▸ **Kutipan**
※ ※ ※

Ada banyak sejarah Syiah dan Sunni yang berkaitan dengan madzab yang menunjukkan bahwa memang terjadi keharmonisan dan keselarasan di antara mereka contonya adalah apa yang terjadi di Kufah, Yaman dan wilayah khilafah lainnya. Mereka dapat hidup berdampingan dalam sebuah masyarakat Islam, walaupun ada perbedaan namun perbedaan itu tidak memunculkan sikap ahsobiyah (fanatik golongan berlebih).

※ ※ ※

▸ **Perintah Kerja 1**
Sajikan catatan dalam bentuk tabel Markdown berkolom Baris dan Isi. Mulailah dari baris yang memuat "Which group has larger values, 20" dan berhentilah setelah baris yang memuat "Which category has the lowest bar". Lewati baris kosong, dan jangan masukkan gambar ke dalam jawaban.
Kutipan di atas dan catatan berikut adalah bahan yang terpisah.

▸ **Catatan Latihan**

※ ※ ※

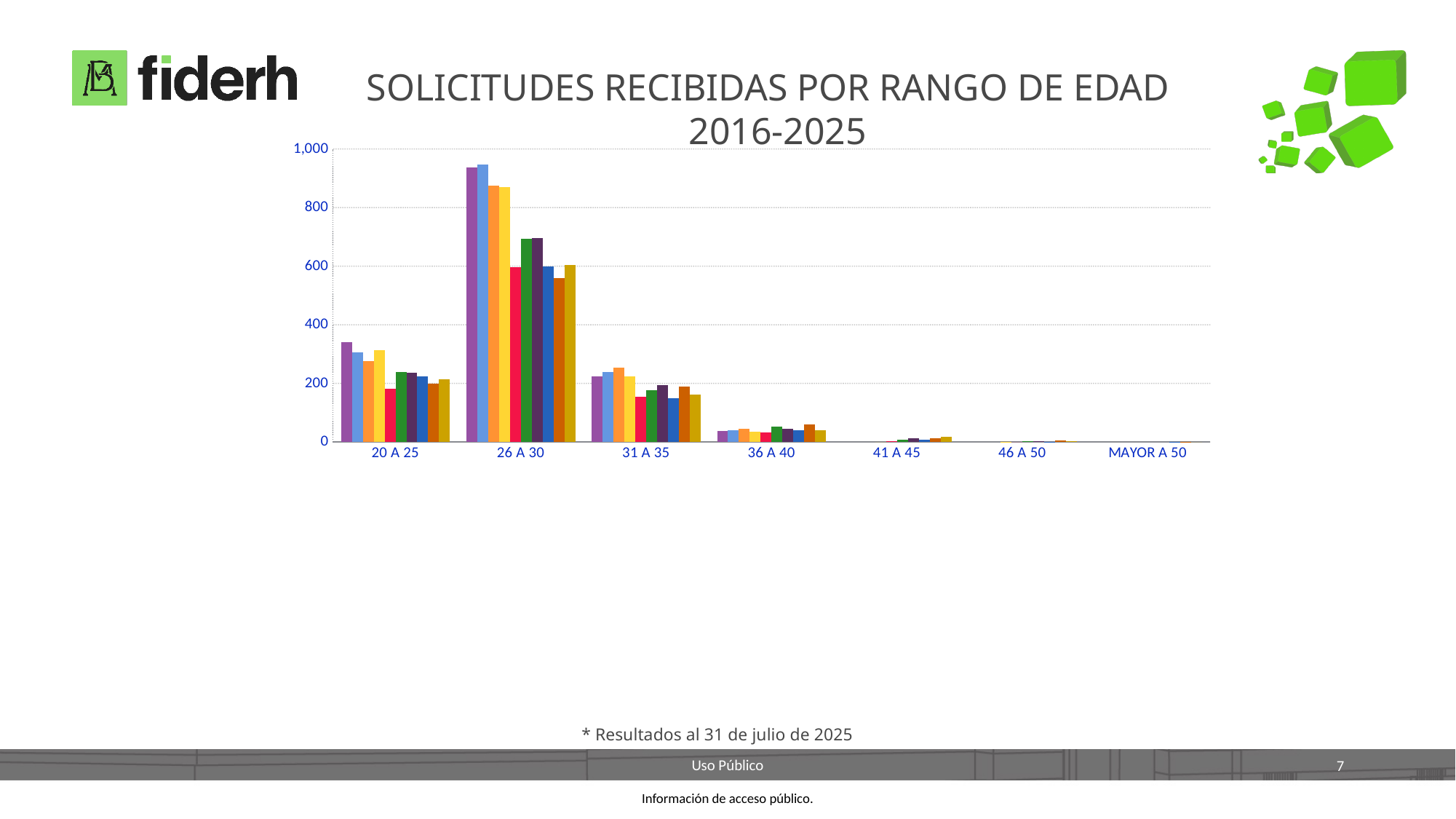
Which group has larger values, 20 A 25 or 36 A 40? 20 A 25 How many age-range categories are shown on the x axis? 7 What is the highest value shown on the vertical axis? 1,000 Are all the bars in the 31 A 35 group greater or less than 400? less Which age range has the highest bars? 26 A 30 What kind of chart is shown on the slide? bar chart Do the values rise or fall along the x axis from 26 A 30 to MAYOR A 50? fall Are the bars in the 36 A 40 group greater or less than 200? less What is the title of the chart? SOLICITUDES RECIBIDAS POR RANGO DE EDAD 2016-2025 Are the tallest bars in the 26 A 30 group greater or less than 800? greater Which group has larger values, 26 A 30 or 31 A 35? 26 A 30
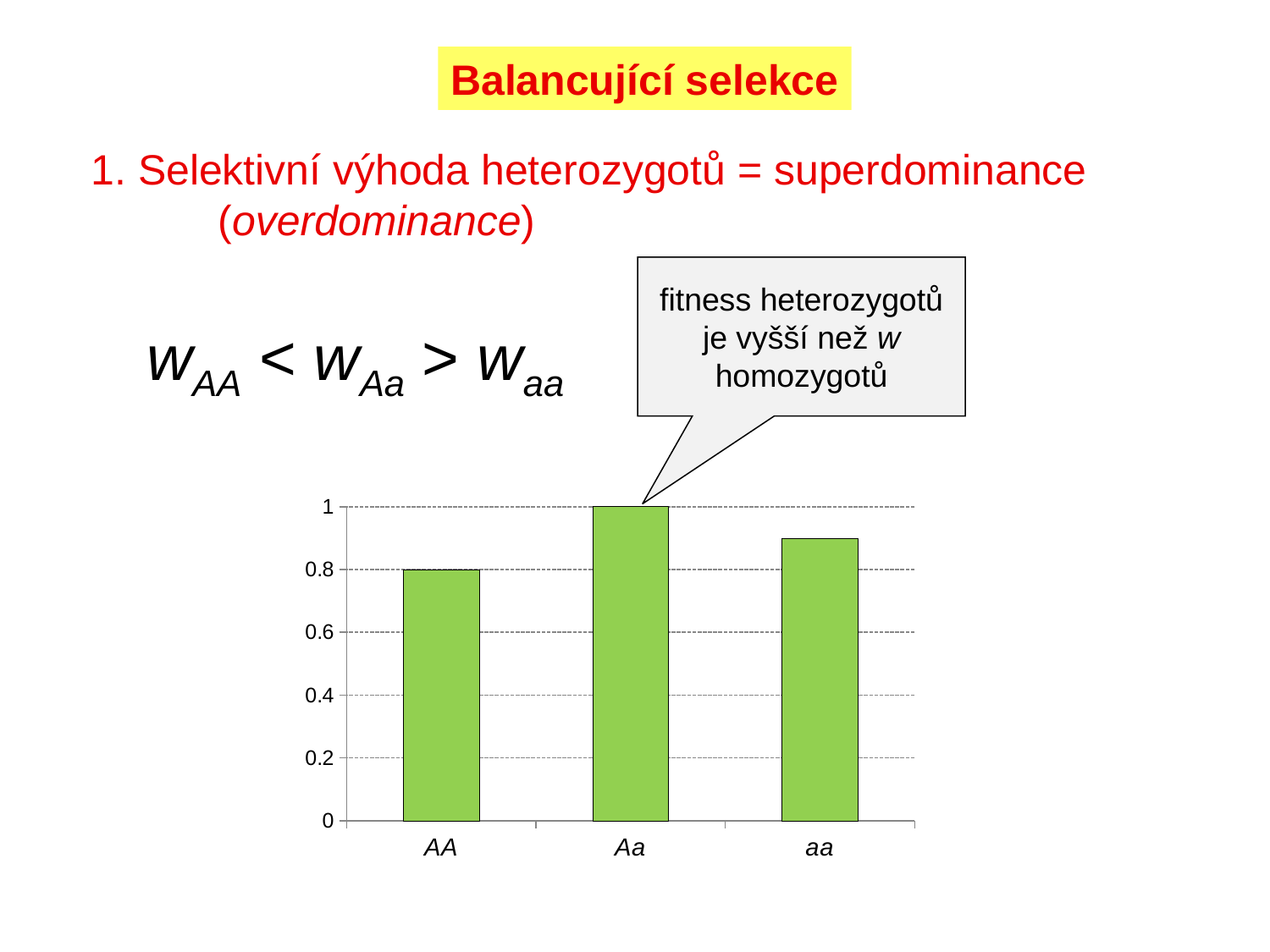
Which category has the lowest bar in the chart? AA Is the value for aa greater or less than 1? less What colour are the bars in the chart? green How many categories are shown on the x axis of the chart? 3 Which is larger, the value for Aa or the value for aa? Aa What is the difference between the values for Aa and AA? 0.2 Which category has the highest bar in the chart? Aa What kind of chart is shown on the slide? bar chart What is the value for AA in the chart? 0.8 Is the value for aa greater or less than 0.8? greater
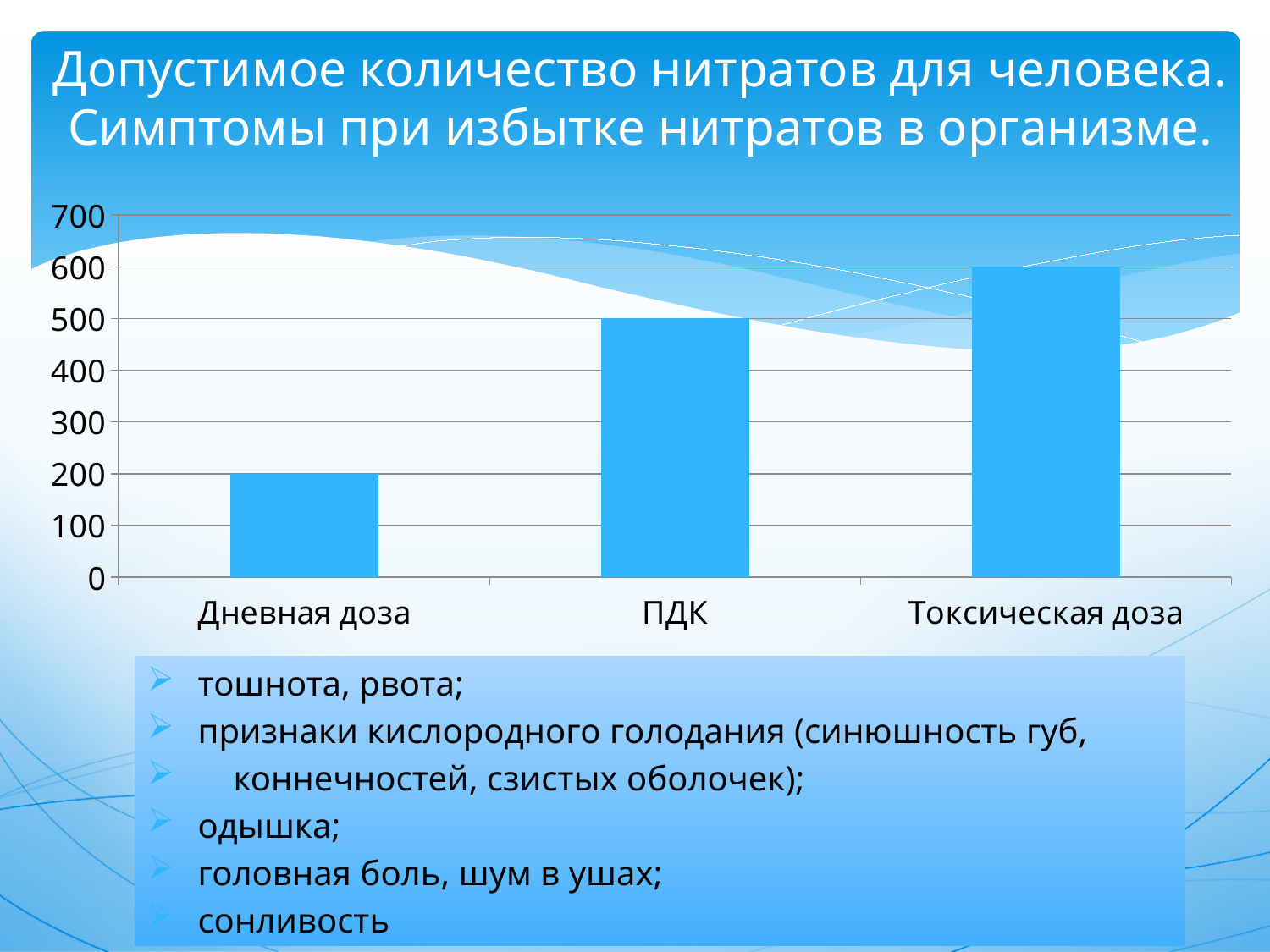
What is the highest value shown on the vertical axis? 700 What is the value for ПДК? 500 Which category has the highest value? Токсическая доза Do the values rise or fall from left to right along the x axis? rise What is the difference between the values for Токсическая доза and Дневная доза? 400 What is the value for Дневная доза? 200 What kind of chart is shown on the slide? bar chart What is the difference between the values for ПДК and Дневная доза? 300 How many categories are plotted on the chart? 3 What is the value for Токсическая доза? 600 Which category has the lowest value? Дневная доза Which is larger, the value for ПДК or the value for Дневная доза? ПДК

※ ※ ※

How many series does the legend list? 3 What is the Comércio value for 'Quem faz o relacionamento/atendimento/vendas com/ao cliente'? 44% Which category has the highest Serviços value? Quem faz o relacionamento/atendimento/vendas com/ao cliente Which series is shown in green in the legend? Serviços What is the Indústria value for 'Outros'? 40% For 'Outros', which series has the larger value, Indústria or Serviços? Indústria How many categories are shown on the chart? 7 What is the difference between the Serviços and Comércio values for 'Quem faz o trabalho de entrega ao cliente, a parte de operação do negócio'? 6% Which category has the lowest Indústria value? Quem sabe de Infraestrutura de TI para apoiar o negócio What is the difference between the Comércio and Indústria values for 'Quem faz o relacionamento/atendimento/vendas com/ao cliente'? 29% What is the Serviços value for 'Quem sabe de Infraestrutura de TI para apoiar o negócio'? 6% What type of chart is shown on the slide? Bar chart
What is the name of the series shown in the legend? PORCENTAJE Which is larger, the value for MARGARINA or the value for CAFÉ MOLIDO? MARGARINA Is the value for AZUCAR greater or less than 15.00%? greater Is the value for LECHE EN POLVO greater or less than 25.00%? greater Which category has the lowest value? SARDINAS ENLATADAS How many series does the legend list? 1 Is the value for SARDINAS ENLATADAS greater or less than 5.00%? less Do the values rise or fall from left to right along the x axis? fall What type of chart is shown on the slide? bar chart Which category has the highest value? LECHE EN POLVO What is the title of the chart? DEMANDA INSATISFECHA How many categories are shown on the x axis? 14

※ ※ ※

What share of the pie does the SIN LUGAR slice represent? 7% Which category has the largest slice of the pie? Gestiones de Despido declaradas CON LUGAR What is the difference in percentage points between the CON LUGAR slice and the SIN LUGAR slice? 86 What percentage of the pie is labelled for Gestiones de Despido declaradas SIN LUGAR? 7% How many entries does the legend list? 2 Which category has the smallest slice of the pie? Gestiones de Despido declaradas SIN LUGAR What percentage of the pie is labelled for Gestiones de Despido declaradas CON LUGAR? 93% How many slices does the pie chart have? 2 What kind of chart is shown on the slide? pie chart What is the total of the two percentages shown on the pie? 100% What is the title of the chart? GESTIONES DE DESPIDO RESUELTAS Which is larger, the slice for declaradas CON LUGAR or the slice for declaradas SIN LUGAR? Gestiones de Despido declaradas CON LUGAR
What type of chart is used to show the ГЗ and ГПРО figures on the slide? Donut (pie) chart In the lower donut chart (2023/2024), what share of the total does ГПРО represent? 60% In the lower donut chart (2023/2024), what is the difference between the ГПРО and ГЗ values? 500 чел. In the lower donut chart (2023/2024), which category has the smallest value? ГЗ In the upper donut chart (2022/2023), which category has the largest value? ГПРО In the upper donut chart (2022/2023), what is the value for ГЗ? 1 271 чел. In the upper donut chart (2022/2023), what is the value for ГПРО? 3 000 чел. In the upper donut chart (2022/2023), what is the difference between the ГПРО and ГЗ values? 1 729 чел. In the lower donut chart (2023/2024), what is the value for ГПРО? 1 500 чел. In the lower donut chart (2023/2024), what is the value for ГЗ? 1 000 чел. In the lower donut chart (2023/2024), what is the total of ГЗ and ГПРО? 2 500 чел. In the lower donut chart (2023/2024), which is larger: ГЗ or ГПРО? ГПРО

※ ※ ※

▸ **Perintah Kerja 2**
Menurut kutipan, apa arti istilah ahsobiyah?

▸ **Hasil Tugas 1**
| Baris | Isi |
|---|---|
| 1 | Which group has larger values, 20 A 25 or 36 A 40? 20 A 25 How many age-range categories are shown on the x axis? 7 What is the highest value shown on the vertical axis? 1,000 Are all the bars in the 31 A 35 group greater or less than 400? less Which age range has the highest bars? 26 A 30 What kind of chart is shown on the slide? bar chart Do the values rise or fall along the x axis from 26 A 30 to MAYOR A 50? fall Are the bars in the 36 A 40 group greater or less than 200? less What is the title of the chart? SOLICITUDES RECIBIDAS POR RANGO DE EDAD 2016-2025 Are the tallest bars in the 26 A 30 group greater or less than 800? greater Which group has larger values, 26 A 30 or 31 A 35? 26 A 30 |
| 2 | Which category has the lowest bar in the chart? AA Is the value for aa greater or less than 1? less What colour are the bars in the chart? green How many categories are shown on the x axis of the chart? 3 Which is larger, the value for Aa or the value for aa? Aa What is the difference between the values for Aa and AA? 0.2 Which category has the highest bar in the chart? Aa What kind of chart is shown on the slide? bar chart What is the value for AA in the chart? 0.8 Is the value for aa greater or less than 0.8? greater |

▸ **Hasil Tugas 2**
Fanatik golongan berlebih.